Like the US Foreign Corrupt Practices Act, the GDPR has extra-territorial effect, and it allows a right of action against anyone who uses (a data controller, like HIPAA’s “covered entity”) or handles (a data processor, like HIPAA’s “business associate”) the personal data of a person under EU jurisdiction. Note that the GDPR’s definition of “personal data” is far broader than HIPAA’s definition of “protected health information,” as, for example, the EU includes “health related posts on social networking websites” as an example of personal data that is in-scope of the GDPR. Fines are graduated with a maximum penalty of 4% of worldwide revenue/turnover.
Other key changes include the need to appoint a Data Privacy Officer, report breaches within 72 hours with no de minimis exclusion, a private right of action, and a “plain language” requirement for written consents (including the ability of citizens to inquire about what data are collected on them, correct it, or revoke consent under a so-called “right to be forgotten”).
Other new features are the principles of privacy by design and default and the requirement to perform privacy impact assessments as a pre-condition for processing sensitive personal data (including personal data concerning health).
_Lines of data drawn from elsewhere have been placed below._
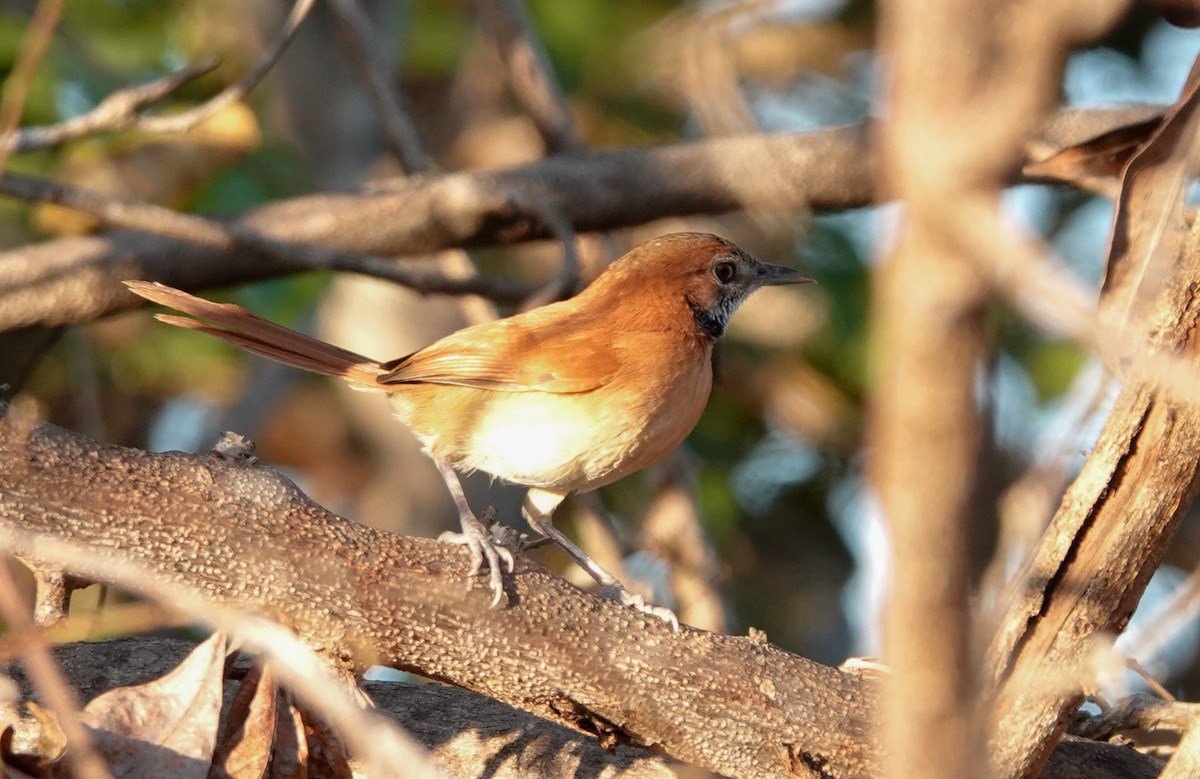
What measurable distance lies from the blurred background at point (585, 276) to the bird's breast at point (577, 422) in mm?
943

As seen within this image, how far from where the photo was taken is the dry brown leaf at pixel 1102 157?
3359mm

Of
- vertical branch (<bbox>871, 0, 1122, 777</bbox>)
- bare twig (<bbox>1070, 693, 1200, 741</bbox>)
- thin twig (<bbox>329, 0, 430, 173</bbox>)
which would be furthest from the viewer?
thin twig (<bbox>329, 0, 430, 173</bbox>)

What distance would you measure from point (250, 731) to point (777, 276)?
8.79 feet

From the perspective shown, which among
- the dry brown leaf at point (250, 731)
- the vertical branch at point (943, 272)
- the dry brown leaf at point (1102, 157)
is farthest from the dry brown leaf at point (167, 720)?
the dry brown leaf at point (1102, 157)

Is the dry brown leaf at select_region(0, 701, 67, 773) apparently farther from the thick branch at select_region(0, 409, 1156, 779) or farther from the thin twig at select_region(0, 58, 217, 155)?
the thin twig at select_region(0, 58, 217, 155)

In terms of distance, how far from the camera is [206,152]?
18.0 ft

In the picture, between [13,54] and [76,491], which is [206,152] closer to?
[13,54]

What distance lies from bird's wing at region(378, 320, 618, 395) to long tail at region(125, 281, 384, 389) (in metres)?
0.17

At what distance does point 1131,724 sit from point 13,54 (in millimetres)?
4642

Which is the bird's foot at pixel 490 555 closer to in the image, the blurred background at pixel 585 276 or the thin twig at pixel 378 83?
the blurred background at pixel 585 276

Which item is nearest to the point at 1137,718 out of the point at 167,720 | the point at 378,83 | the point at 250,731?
the point at 250,731

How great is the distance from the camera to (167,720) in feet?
7.93

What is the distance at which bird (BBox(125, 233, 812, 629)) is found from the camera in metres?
3.90

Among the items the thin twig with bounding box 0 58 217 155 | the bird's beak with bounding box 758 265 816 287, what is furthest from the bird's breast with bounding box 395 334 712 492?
the thin twig with bounding box 0 58 217 155
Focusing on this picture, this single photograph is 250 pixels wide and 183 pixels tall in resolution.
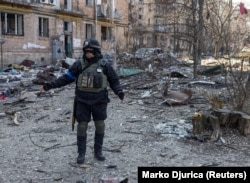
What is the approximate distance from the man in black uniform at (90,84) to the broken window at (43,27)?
2404 cm

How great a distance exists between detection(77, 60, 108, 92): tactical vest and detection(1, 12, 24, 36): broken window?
21.2 metres

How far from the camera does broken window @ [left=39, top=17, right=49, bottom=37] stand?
28281 millimetres

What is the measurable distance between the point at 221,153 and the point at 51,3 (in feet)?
83.8

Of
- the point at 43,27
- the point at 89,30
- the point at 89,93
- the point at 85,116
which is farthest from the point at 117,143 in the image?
the point at 89,30

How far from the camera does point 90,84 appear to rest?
4945mm

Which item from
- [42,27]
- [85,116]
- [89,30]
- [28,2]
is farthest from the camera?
[89,30]

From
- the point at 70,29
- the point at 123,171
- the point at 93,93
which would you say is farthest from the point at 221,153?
the point at 70,29

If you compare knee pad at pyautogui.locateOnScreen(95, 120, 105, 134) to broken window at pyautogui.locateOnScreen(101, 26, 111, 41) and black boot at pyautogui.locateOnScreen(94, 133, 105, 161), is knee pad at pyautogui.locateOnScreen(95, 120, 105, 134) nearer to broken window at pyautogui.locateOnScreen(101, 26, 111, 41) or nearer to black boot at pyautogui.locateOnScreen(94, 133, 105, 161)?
black boot at pyautogui.locateOnScreen(94, 133, 105, 161)

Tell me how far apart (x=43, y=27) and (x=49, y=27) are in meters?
0.54

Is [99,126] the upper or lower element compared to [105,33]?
lower

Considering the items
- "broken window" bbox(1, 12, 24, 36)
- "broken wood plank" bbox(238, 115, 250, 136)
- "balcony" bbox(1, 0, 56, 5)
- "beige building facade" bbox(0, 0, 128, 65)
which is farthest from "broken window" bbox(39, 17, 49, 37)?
"broken wood plank" bbox(238, 115, 250, 136)

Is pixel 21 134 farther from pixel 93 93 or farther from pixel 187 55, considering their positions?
pixel 187 55

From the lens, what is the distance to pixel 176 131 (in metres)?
6.79

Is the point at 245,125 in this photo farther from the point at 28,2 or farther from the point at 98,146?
the point at 28,2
The GDPR’s privacy by design requirements and new security requirements overlap critically with the new MDR and IVDR software design requirements for embedded and standalone software. As a result, design and risk management considerations have to be evaluated under both sets of rules, which companies typically do not do currently. This impacts any devices processing personal data ranging from connected blood glucose meters to apps on smartphones to capital equipment and standalone software used in health institutions.
M&A strategy to address GDPR risk
In due diligence, the buyer must conduct a gap analysis to determine whether the seller’s existing privacy infrastructure needs to be upgraded before Q2 of 2018. As with environmental concerns, a pre-closing risk assessment may be commissioned, and a smart seller might hire their own consultant in order to provide a copy of an “upbeat” report to all prospective buyers.
One topic to focus on is privacy by design, which includes encryption and the seller’s current method of de-identifying data, and the way that this ties into the overall risk management plans for addressing privacy and security risks for the processes concerned. Under both the GDPR and HIPAA, this could provide a basis for avoiding breach notification and other obligations. The GDPR uses the term “pseudonymization” of data to mean “the processing of personal data in such a way that the data can no longer be attributed to a specific data subject without the use of additional information” and advocates this as an example of implementation of privacy by design.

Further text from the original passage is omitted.